Understanding Data Archival: Purpose, Process, and Best Practices

Simran NigamSimran Nigam
3 min read

In today’s data driven world organizations are generating vast amounts of data every data every hour, ranging from logs, transactional records etc.
Sometimes not all this data needs to be accessed but retaining this data becomes important for various reasons say historical analysis, audits.
That’s where data archival joins in and plays and a critical role.

What is Data Archival?

Data archival is the process of moving infrequently accessed or obsolete data from active systems to long term storage solutions. The archived data is preserved securely, remains retrievable if needed, and is typically separated from data that is used regularly in business operations.

Unlike backups (which are primarily for disaster recovery), archival is focused on Removing old, unused, or rarely accessed data from the main (active) part of a database or application so that it runs faster and more efficiently., improving performance, and reducing costs.

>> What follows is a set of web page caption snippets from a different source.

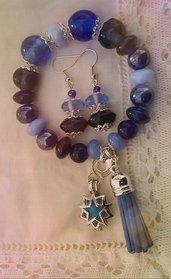 Parure: bracciale perle azzurre/blu con filo armonico e ciondolo aromaterapia con orecchini  semplici ed eleganti
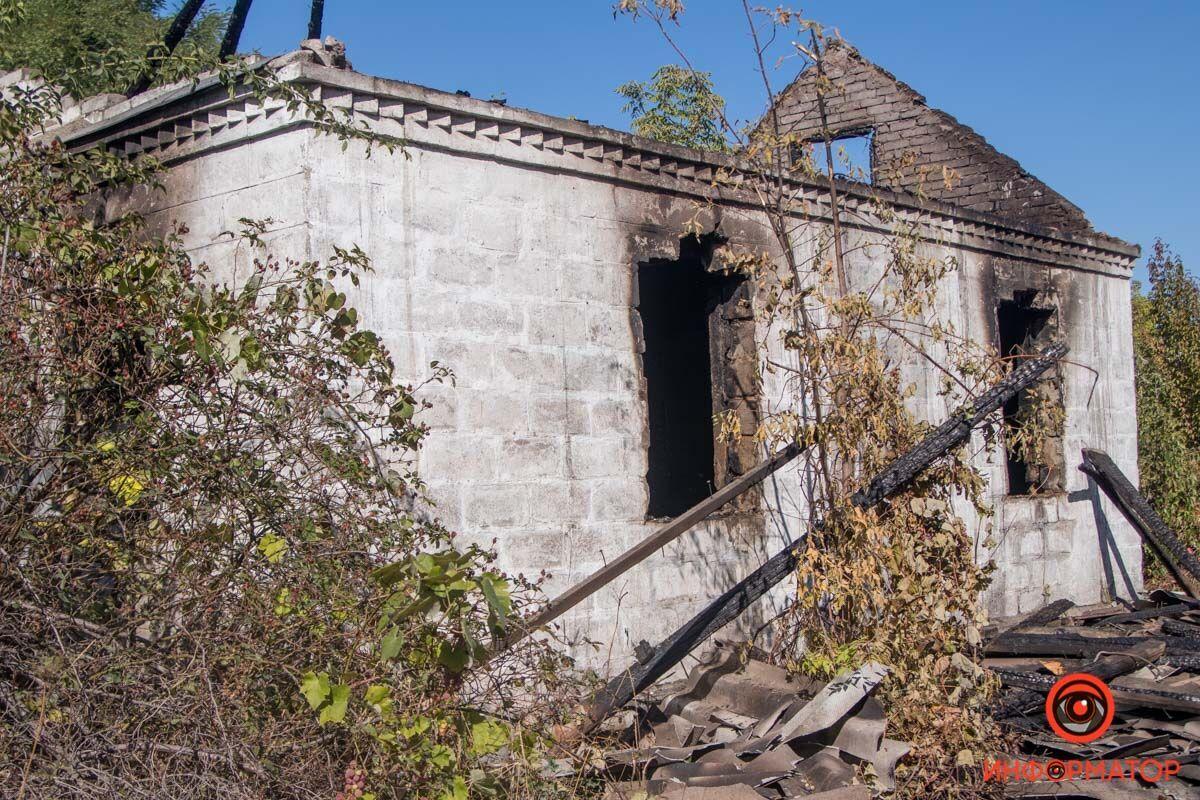 У Дніпрі на вулиці Фронтовій горів покинутий будинок.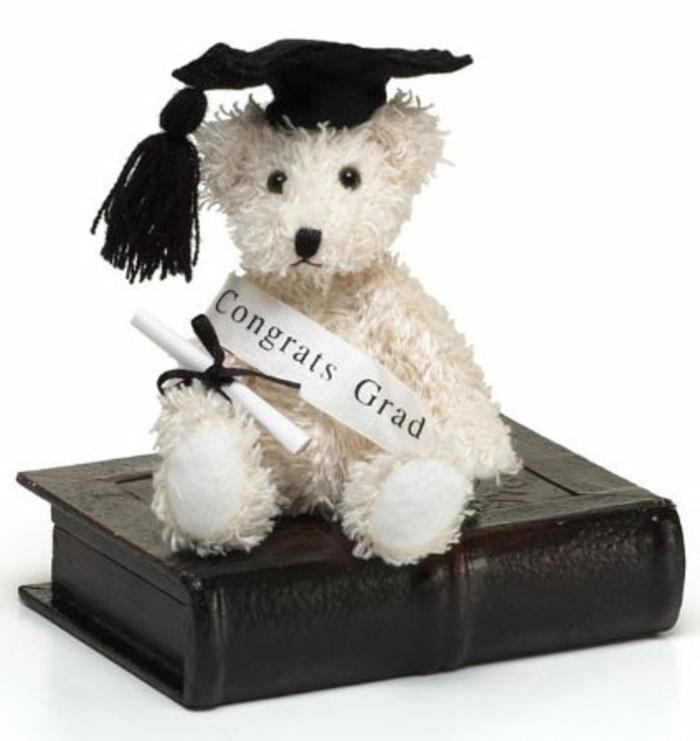 Abiturgeschenke-ein-weißer-Teddy-Bär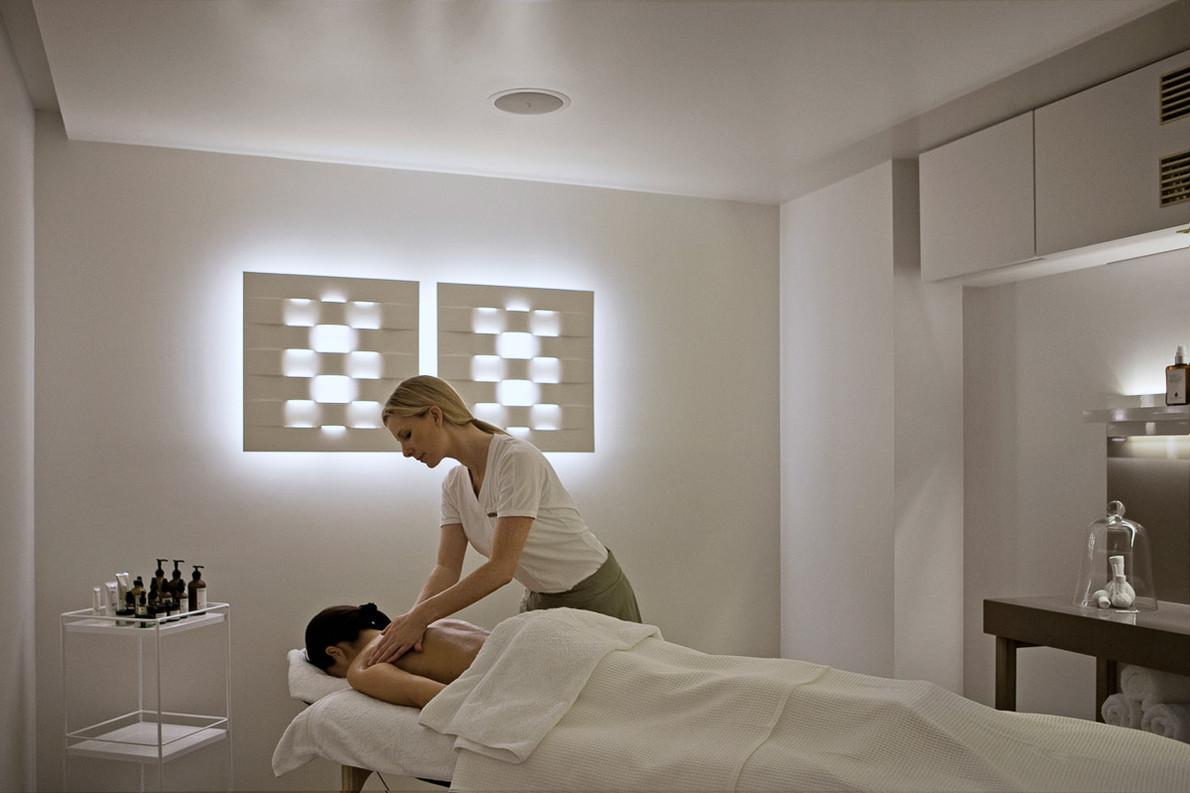 Back Massage 1.jpg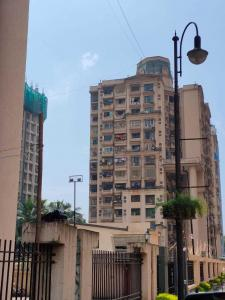 Gallery Cover Image of 1100 Sq.ft 2 BHK Apartment for rent in Kandivali East for 38000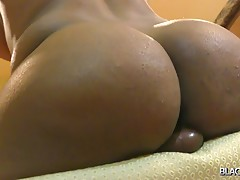 India has a nice big ass and as a tasty tgirl model she`s interested in nothing more than turning you on. What she wants is for you to feel massive arousal and desire for her. She`s exceptionally pretty and with that pair of big tits and curvy body she sh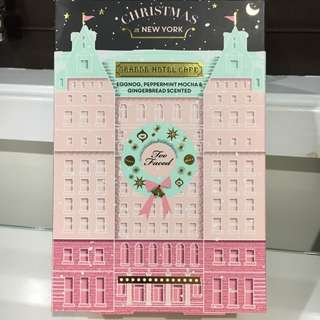 Too Faced Christmas In New York Makeup Set Palette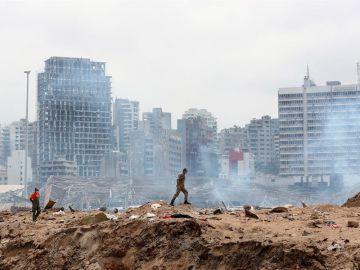 """Rabia en las calles de Beirut por la violenta explosión: """"Hemos retrocedido 100 años"""""""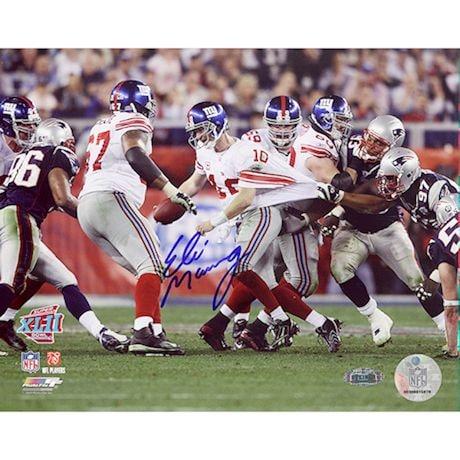 Eli Manning Super Bowl XLII Escaping Tackle 16x20 Photo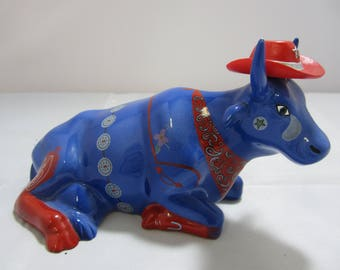 Cow Parade  Even Cowgirls Get the Blues  2001  Cow Figurine #9180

Why is Data Archival Important?

  1. Improved Performance:

    Active tables in databases become faster and more efficient when bloated historical data is moved elsewhere.

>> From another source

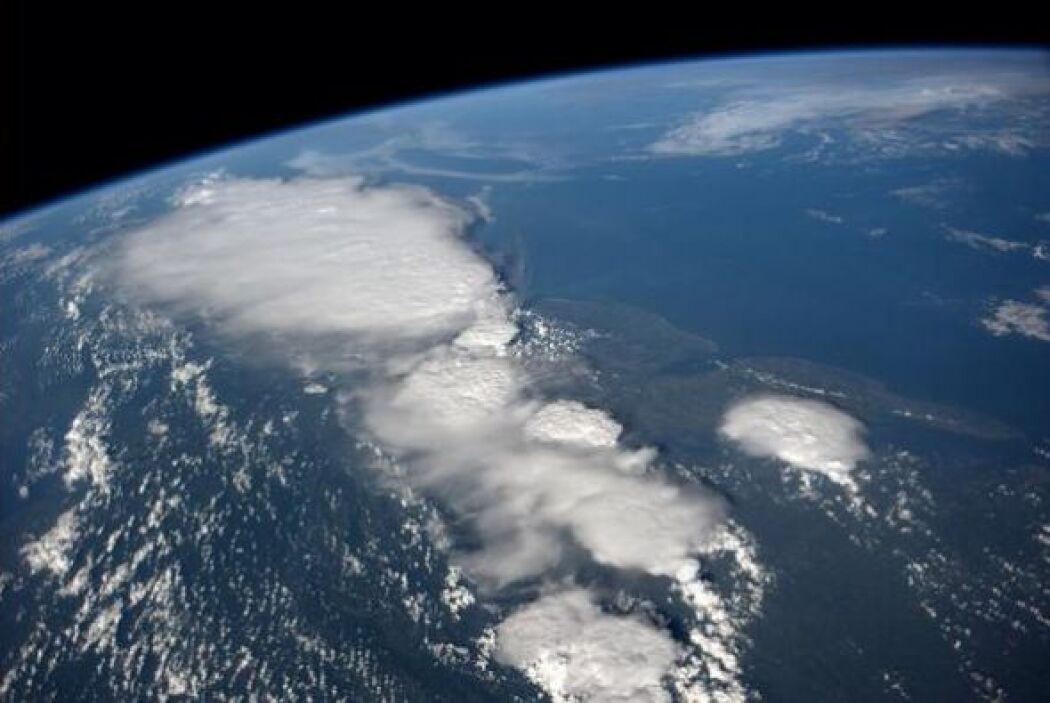 Volando por encima de Baltimore y las tormentas se ven violentas. Fotos...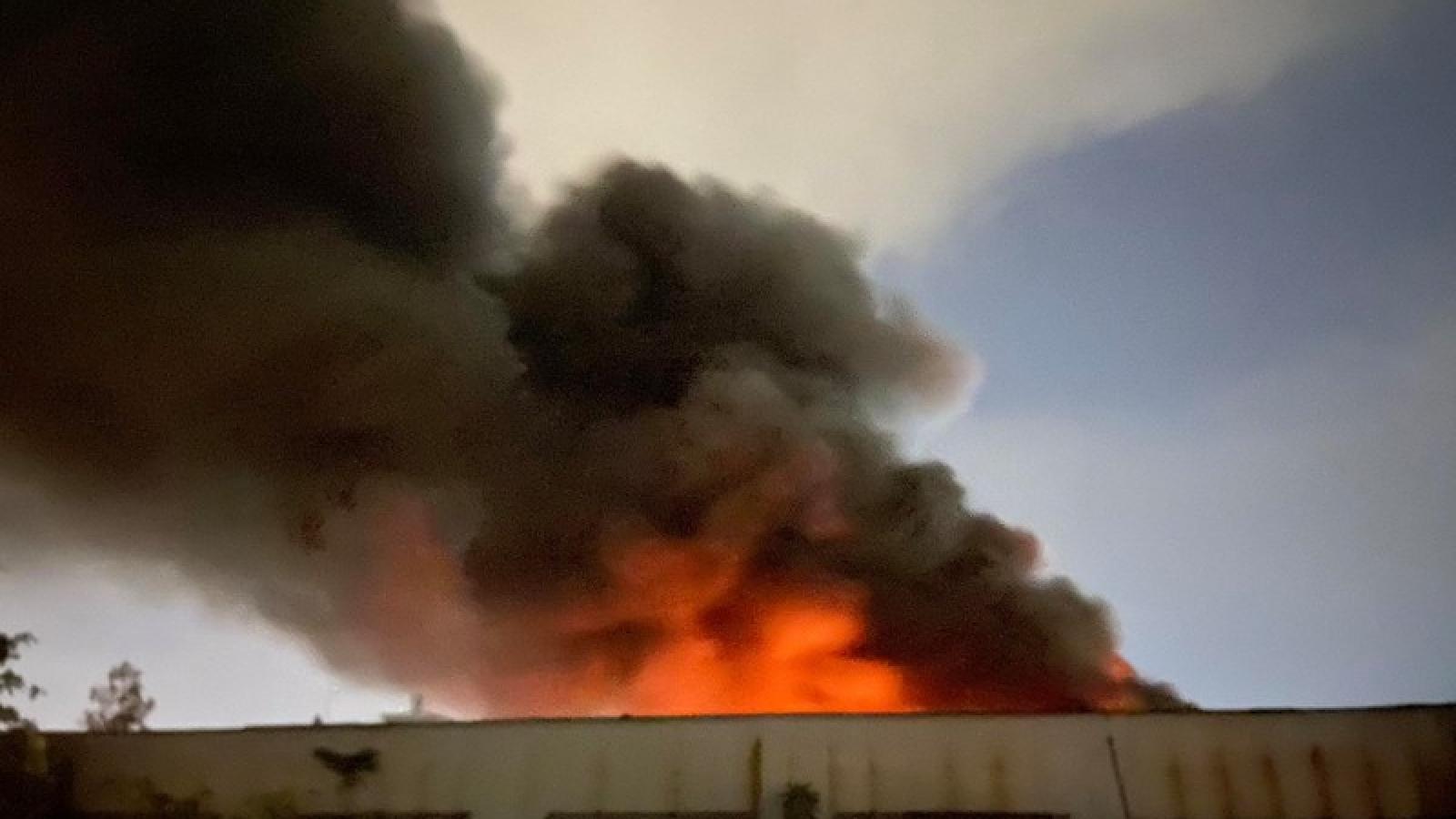 Cháy lớn bên trong nhà kho 3.000m2 tại Khu công nghiệp Tân Tạo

  2. Storage Optimization:

    Archiving helps reduce primary storage usage, often shifting older data to cheaper, slower storage.

  3. Cost Efficiency:

    Storing rarely-used data on high-performance storage is expensive. Archival helps optimize resources.

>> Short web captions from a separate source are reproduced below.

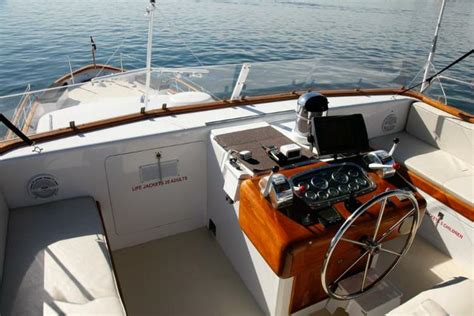 boats for rent in boston harbor boston harbor dinner cruises boats and yacht charters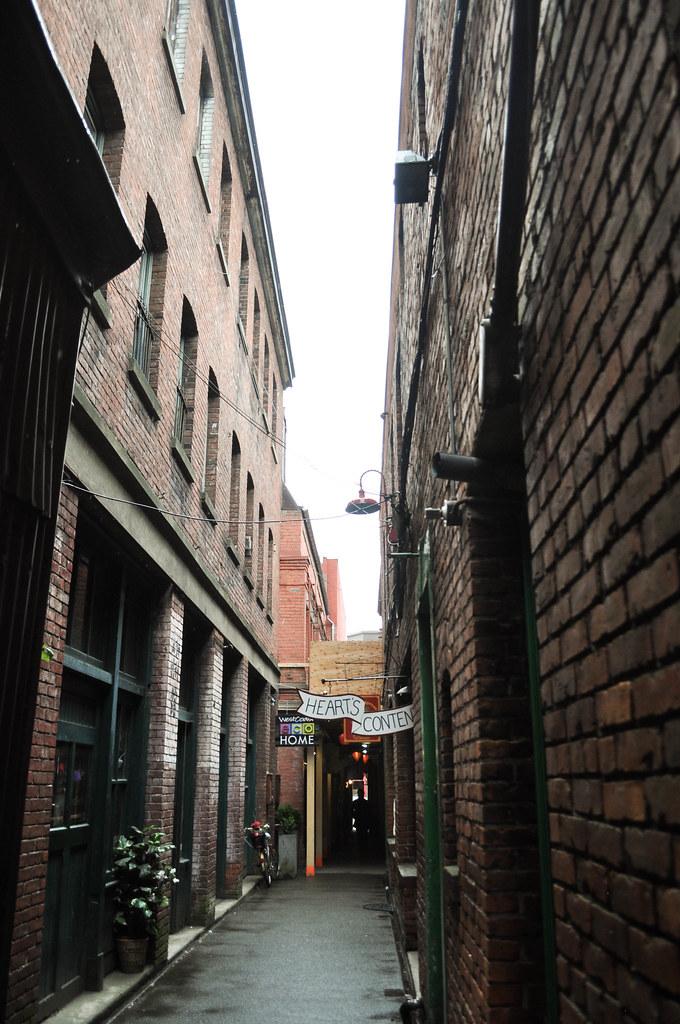 Victoria alley way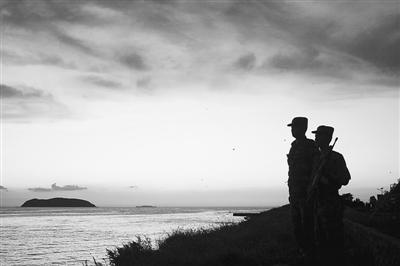 竹山岛战士守卫祖国的海防.王卫星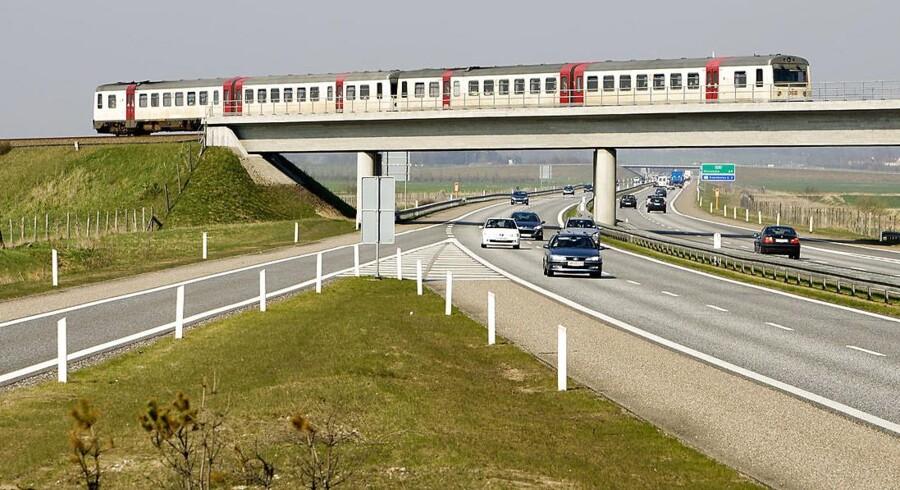 Milliarder til tog, men endnu flere milliarder til vej. Eksperter har svært ved at se det grønne stempel på regeringens og DFs store transportudspil. Her ses motorvejen ved Hirtshals.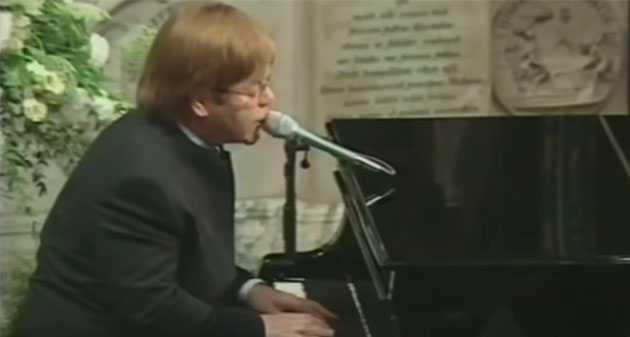 Elton John podał nowe informacje na temat swojego zdrowia po tym, jak przeszedł załamanie na scenie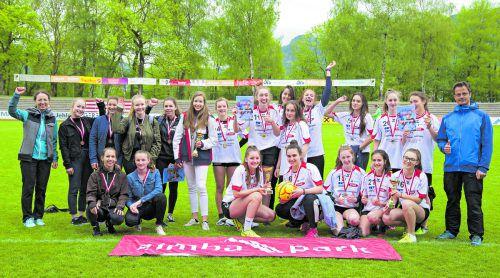 Die beiden Teams des BG Bludenz und die drittplatzierte HLW Rankweil in der Oberstufe Mädchen.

  4. Audit and Historical Analysis:

    Archival retains valuable long-term data for business intelligence, analytics, or legal investigations.

How Does Data Archival Work?

General workflow for data archival in a SQL-based system

  1. Identify Data to Archive

    Determine criteria like:

    • Date thresholds (e.g., “orders older than 2 years”)

    • Status flags (e.g., “inactive accounts”)

    • Volume thresholds (e.g., “top 1 million oldest records”)

  2. Create Archive Tables

    Archive tables often mirror the schema of active tables, but may skip constraints like foreign keys.

    CREATE TABLE orders_archive LIKE orders;

  3. Transfer Data

    Copy eligible records to the archive table:

    INSERT INTO orders_archive SELECT * FROM orders WHERE order_date < '2022-01-01';

  4. Delete Archived Data from Active Table

    Once safely transferred and validated:

    DELETE FROM orders WHERE order_date < '2022-01-01';

Foreign Key Constraints and Archival

One challenge during data archival is foreign key constraints. If a parent table has related records in a child table, deleting or archiving the parent data may be restricted.

Solutions:

  • Archive child table data first (in the correct order).

  • Temporarily disable or avoid foreign keys in archive tables.

  • Use ON DELETE CASCADE carefully (with logging and caution).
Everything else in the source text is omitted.